Personal information
- Full name: Mandy Marie Brigitte Bujold
- Born: 25 July 1987 (age 39) Cobourg, Ontario, Canada
- Height: 160 cm (5 ft 3 in)
- Weight: 51 kg (112 lb)
- Website: MandyBujold.com

Sport
- Sport: Boxing
- Weight class: Flyweight

Medal record
Women's amateur boxing
Representing Canada
Pan American Games
| Gold medal – first place | 2011 Guadalajara | Flyweight |
| Gold medal – first place | 2015 Toronto | Flyweight |
Commonwealth Games
| Bronze medal – third place | 2014 Glasgow | Flyweight |

= Mandy Bujold =

Canadian boxer (born 1987)

Mandy Marie Brigitte Bujold (born 25 July 1987) is a Canadian former amateur boxer. She won gold medals in the women's flyweight category at the 2011 and 2015 Pan American Games and won a bronze medal at the 2014 Commonwealth Games in Glasgow. She competed at the 2016 Summer Olympics and competed at the delayed 2020 Summer Olympics following an appeal to the Court of Arbitration for Sport.

==Career==
Bujold was coached by the late Adrian Teodorescu, who had previously coached Lennox Lewis. Bujold has won the Canadian National Championships on 11 occasions. In 2006, she won the Canadian Junior National Championships.

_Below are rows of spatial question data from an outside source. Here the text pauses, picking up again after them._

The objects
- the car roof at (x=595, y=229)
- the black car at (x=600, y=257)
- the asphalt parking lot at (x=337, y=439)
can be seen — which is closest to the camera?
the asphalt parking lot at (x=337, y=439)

Bujold made her first senior international appearance at the 2008 AIBA Women's World Boxing Championships. She won a gold medal in the women's flyweight category at the 2011 Pan American Games. She was not selected for the 2012 Summer Olympics. At the 2014 Commonwealth Games in Glasgow, Bujold won a bronze medal, after losing to Briton Nicola Adams in the semi-finals. In the same year, Bujold finished fourth at the 2014 AIBA Women's World Boxing Championships. She won another gold medal at the 2015 Pan American Games. She was critical of a proposal to remove head protection for amateur boxers, and at one point, she threatened to retire if the rule was enacted.

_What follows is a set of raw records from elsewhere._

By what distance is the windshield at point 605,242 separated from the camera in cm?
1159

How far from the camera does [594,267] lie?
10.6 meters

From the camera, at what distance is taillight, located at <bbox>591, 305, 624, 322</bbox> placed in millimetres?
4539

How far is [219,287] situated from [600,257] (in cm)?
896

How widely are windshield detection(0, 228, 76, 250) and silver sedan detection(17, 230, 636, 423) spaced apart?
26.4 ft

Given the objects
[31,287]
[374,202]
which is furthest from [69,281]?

In July 2016, she was officially named to Canada's Olympic team, after having won the Olympic qualifying event in Buenos Aires in March 2016. She was one of three Canadian boxers at the Games and was considered Canada's best boxing medal prospect. During the Games, she was hospitalized for one night with gastroenteritis. She lost 2 kg of liquid from her body. She lost in the quarter-finals of the competition, having only left the hospital two hours before the fight commenced. Following the Games, she took some time away from boxing. She withdrew from selection for the 2018 Commonwealth Games after being told that she would need to live in Montreal; she had previously been selected in the squad.

In December 2019, Bujold won the Canadian Olympic qualification tournament. She was scheduled to participate in the 2020 Summer Olympics qualification event in May 2021 before the event was cancelled due to the COVID-19 pandemic. As a result, the International Olympic Committee (IOC) chose to instead consider results from 2018 and 2019, which meant that Bujold was not considered, as she had been pregnant and on maternity leave during that period. Bujold, supported by Canadian Minister of Canadian Heritage Steven Guilbeault, the Canadian Olympic Committee (COC), and Boxing Canada, appealed to the IOC to reconsider this decision but received no reply. Bujold appealed to the Court of Arbitration for Sport (CAS); on 30 June 2021, CAS awarded her a place at the Games. The court ruled that the qualification system must accommodate pregnant or postpartum women during the qualification period. The COC released a statement supporting the CAS outcome. At the Games, Bujold lost her first-round match to Serbian Nina Radovanović.

Bujold announced her retirement from boxing after the 2020 Summer Olympics.

==Personal life==
Bujold was born in Cobourg, Ontario, and now lives in Kitchener, Ontario. Aside from boxing, she has worked for Communitech. In November 2018, her daughter was born.